Margaret Thatcher’s Ministerial Box Sells for Highly Inflated Price of £242,500
The sale was nearly 50 times its high estimate.
A red ministerial box once belonging to former British prime minister Margaret Thatcher blew to smithereens its conservative estimate of £3,000–5,000 ($4,508–7,514) at Christie’s London on December 15 when it sold for £242,500 ($364,455) to an unnamed buyer.
The elegant box, which is embossed with the words “H.M. Queen Elizabeth II” and “Prime Minister,” was used by Thatcher to carry confidential documents.
The auction of Thatcher’s personal belongings included approximately 150 items of the former prime minister, who died in 2013. A small silver bowl sold for £47,500 ($71,378), a signed photo for £13,000 ($19,535), and Thatcher’s midnight blue velvet wedding gown fetched £25,000 ($37,875).
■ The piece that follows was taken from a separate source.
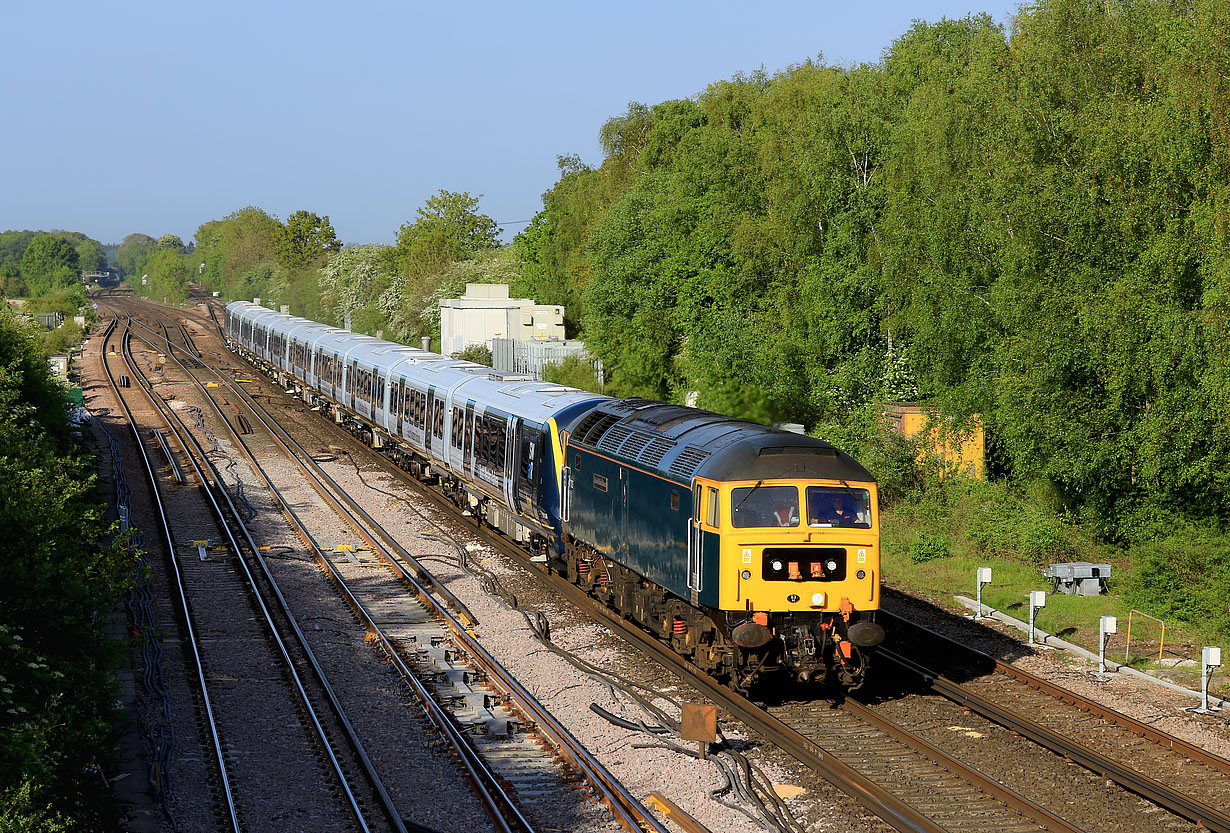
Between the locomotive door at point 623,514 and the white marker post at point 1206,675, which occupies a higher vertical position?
the locomotive door at point 623,514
The final total was £3,280,475 ($4,929,553).
Many of the items in the auction revealed Thatcher’s “secret passion” for fashion—not a trait she was known for during her time in office.
“When she became the first woman prime minister, she used clothes as a way of emphasizing her power,” curator Meredith Etherington-Smith told the AFP.
“Every time there was a photo opportunity, she was beautifully dressed, immaculately coiffured, with a nice handbag, and she looked what she was: a powerful person.”
The Daily Mail, however, notes that Thatcher herself might have had a thing or two to say about the rampant price inflation on display at the auction.
“Why wasn’t there a national institution ready and willing to gather up all this for posterity,” the British newspaper asks, “instead of watching her handbags, hats, shoes, dresses and even her school prizes fought over by expats, tax exiles and overseas admirers from as far afield as Switzerland and California?”
This statement comes after controversy surrounding the decision by the Victoria & Albert Museum to turn down a chance to acquire the artifacts.